Exercise input —
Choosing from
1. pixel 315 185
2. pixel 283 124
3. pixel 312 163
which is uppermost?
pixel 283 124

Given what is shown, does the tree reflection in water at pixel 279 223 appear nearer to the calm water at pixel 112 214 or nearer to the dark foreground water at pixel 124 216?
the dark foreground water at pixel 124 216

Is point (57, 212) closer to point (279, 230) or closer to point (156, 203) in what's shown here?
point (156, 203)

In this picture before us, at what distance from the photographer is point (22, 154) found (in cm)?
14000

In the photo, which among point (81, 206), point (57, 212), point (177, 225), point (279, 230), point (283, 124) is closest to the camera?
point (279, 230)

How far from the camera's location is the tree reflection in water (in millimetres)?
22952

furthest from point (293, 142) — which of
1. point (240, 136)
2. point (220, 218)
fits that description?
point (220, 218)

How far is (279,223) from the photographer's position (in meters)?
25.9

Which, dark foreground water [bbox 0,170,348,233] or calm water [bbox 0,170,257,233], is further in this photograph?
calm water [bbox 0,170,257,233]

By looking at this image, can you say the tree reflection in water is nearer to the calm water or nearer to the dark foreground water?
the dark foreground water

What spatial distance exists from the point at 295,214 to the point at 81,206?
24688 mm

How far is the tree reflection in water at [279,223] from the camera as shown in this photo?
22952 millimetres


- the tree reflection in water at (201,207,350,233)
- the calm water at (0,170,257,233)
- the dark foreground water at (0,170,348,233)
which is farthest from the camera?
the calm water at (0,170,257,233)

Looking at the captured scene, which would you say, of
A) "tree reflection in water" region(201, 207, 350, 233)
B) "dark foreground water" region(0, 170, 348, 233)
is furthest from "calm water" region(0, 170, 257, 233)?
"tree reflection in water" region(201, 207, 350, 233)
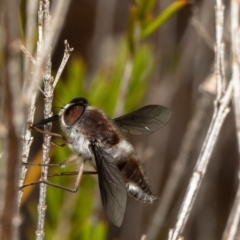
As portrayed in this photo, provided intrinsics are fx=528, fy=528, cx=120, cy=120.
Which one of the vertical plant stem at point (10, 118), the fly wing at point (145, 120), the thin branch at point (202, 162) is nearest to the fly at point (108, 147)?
the fly wing at point (145, 120)

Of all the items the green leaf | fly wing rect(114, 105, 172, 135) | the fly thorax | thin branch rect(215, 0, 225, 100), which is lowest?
the fly thorax

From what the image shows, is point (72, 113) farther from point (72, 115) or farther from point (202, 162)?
point (202, 162)

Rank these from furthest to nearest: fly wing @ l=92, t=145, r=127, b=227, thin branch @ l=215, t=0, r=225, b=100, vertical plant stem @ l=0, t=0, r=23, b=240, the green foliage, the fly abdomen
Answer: the green foliage → the fly abdomen → thin branch @ l=215, t=0, r=225, b=100 → fly wing @ l=92, t=145, r=127, b=227 → vertical plant stem @ l=0, t=0, r=23, b=240

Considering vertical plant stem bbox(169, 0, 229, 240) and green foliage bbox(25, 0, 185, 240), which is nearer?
vertical plant stem bbox(169, 0, 229, 240)

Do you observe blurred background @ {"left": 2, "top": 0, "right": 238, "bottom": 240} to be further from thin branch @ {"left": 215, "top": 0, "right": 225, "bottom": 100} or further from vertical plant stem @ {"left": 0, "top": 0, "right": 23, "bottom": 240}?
vertical plant stem @ {"left": 0, "top": 0, "right": 23, "bottom": 240}

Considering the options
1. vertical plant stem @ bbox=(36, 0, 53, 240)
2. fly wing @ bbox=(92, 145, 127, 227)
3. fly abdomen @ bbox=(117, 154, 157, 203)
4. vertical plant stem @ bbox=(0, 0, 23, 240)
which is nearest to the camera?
vertical plant stem @ bbox=(0, 0, 23, 240)

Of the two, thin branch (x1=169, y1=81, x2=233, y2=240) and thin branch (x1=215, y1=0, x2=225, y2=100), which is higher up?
thin branch (x1=215, y1=0, x2=225, y2=100)

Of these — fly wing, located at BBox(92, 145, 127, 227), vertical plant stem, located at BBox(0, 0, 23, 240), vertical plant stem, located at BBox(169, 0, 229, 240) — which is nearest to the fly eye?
fly wing, located at BBox(92, 145, 127, 227)
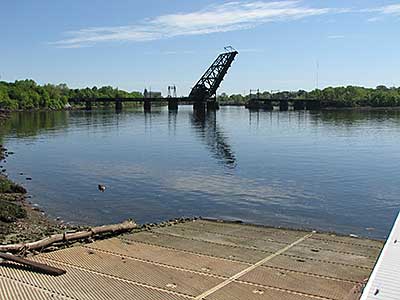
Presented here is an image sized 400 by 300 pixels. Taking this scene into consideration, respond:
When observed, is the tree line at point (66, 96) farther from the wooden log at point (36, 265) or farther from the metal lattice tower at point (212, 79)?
the wooden log at point (36, 265)

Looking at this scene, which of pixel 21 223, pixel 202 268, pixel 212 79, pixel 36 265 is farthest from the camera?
pixel 212 79

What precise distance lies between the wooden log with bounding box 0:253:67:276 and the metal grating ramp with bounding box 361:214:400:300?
5.91 meters

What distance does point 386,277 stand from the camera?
20.6 ft

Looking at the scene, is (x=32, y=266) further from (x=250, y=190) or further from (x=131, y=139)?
(x=131, y=139)

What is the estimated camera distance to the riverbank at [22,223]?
44.8 ft

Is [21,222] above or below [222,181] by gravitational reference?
above

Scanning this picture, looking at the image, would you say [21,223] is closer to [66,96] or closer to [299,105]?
[299,105]

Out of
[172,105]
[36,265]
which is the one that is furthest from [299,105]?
[36,265]

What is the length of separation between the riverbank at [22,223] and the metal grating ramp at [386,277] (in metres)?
9.23

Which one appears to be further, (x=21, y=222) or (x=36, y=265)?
(x=21, y=222)

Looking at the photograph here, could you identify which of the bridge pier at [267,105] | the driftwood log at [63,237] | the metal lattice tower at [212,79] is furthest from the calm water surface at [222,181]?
the bridge pier at [267,105]

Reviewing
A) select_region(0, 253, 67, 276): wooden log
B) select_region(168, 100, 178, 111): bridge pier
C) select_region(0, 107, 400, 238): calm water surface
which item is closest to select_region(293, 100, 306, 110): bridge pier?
select_region(168, 100, 178, 111): bridge pier

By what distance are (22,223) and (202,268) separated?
763cm

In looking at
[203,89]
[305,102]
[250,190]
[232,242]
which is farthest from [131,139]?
[305,102]
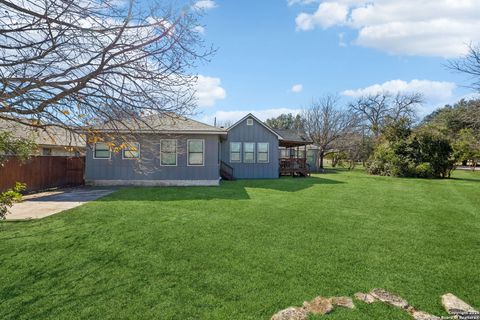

Exercise description —
Quote each line in the items above that contains the word "riverbank".

Worked solution —
What is the estimated camera distance to the riverbank at [22,223]?
What is the length of separation between the riverbank at [22,223] and the metal grating ramp at [386,277] (in metres)?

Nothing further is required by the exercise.